When most people fall down in front of an audience they are embarrassed and try to laugh it off.  But there is another kind of falling that isn’t so funny.  Paul speaks of it in I Corinthians 10.  “So, if you think you are standing firm, be careful that you don’t fall!” He obviously isn’t talking about falling into a baptistery.  The real danger isn’t the big sins we easily recognize.  It is those subtle defects of character.  Too often we only think of sin as breaking one of the Ten Commandments.  The really dangerous sins are the insidious moments of smug moral superiority, justifying being selfish, jealousy of another’s gifts or never having enough when we already have plenty.

Here’s a Good News Bulletin. Just as a parent doesn’t expect their one-year-old not to fall down so Jesus knows we are going to fall.  But like a great parent He is there to pick us up.

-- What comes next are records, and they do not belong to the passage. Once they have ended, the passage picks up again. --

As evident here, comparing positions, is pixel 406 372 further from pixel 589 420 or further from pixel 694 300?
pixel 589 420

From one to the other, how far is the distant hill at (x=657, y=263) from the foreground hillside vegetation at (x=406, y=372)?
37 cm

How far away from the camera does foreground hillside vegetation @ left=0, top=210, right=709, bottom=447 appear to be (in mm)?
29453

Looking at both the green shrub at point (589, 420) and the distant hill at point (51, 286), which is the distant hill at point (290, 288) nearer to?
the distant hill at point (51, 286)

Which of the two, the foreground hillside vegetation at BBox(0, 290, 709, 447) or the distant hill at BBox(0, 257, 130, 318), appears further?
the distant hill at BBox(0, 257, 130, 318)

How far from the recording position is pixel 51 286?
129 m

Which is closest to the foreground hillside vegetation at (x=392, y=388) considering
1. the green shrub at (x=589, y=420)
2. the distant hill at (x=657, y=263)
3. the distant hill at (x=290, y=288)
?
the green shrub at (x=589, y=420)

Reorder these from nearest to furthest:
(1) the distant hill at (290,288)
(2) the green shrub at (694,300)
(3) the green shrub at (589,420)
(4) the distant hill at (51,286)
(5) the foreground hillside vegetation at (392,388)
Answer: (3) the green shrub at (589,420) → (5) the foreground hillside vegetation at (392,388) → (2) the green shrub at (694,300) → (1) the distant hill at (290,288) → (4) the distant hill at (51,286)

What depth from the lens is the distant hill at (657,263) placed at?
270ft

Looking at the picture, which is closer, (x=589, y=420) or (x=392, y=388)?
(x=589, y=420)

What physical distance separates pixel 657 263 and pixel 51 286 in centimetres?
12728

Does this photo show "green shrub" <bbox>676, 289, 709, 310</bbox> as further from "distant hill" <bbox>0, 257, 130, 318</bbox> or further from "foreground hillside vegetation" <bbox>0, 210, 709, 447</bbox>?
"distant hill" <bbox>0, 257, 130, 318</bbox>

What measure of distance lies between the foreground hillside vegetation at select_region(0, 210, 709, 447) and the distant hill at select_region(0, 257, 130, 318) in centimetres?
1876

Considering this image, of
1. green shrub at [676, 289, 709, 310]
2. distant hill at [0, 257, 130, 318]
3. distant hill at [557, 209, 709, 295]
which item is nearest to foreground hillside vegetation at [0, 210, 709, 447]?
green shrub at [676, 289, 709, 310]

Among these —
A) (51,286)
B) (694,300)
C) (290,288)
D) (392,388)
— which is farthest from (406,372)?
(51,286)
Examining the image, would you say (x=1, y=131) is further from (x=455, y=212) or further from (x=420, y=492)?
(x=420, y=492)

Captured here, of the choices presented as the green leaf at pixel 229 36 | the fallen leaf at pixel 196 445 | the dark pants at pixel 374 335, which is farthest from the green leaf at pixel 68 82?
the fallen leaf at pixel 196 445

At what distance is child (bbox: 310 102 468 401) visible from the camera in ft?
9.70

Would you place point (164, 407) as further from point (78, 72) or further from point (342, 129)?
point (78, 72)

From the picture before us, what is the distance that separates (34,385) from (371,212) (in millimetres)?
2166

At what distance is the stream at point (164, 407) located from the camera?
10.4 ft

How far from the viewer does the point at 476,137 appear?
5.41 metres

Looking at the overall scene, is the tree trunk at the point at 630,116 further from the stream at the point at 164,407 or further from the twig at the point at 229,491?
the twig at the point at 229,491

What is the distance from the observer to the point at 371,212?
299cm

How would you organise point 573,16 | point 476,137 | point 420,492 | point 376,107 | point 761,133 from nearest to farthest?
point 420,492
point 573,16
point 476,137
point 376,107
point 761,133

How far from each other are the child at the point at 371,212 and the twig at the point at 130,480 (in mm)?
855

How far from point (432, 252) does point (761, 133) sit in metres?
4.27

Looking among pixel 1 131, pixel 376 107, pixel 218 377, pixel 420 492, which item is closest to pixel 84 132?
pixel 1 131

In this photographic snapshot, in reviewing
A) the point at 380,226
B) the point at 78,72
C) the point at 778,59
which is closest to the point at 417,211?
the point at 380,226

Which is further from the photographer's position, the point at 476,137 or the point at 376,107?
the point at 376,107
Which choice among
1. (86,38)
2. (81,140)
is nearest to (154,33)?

Written by Roger Bothwell on June 18, 2014

Spring of Life, PO Box 124, St. Helena, CA 94574

Rogerbothwell.org

 

The Worst Sins

While the tenth commandment forbids coveting perhaps it should also have included envy.  According to the dictionary coveting focuses on our desire to have something another has while envy is a negative feeling directed toward a person, perhaps the person who has what we covet.  Envy and not coveting is listed as one of the seven deadly sins. It is perhaps the queen of sins for it has absolutely no gratification.  Greed might make you rich.  Gluttony might get you a great meal. Lust might find you temporary satisfaction but envy has no benefit even short lived.

Envy feeds on the destruction of others.  Often it causes us to be hypocrites and we pretend to celebrate when something good happens to another but we feel the best when something bad happens to them.  It is not enough for us to succeed.  We don’t want success for anyone else except perhaps our children.  From them we feed and take vicarious satisfaction from their accomplishments.

Lucifer’s great sin was a combination of coveting and envy.  “I will ascend above the tops of the clouds; I will make myself like the Most High.”  The irony of this is God’s goal for each of His children is for us to be like Him.   The secret ingredient is love. If Lucifer had loved God he would have continued to grow.  How dramatically opposite that Jesus left His throne on high to become one of His creations.  He came to us poor.  He died for us poor.

Envy is such a wicked thing.  It blinds us to the reality that when others succeed we increase.  The worst sins are way inside us where we live.  The best virtues are way inside us where God wants to live.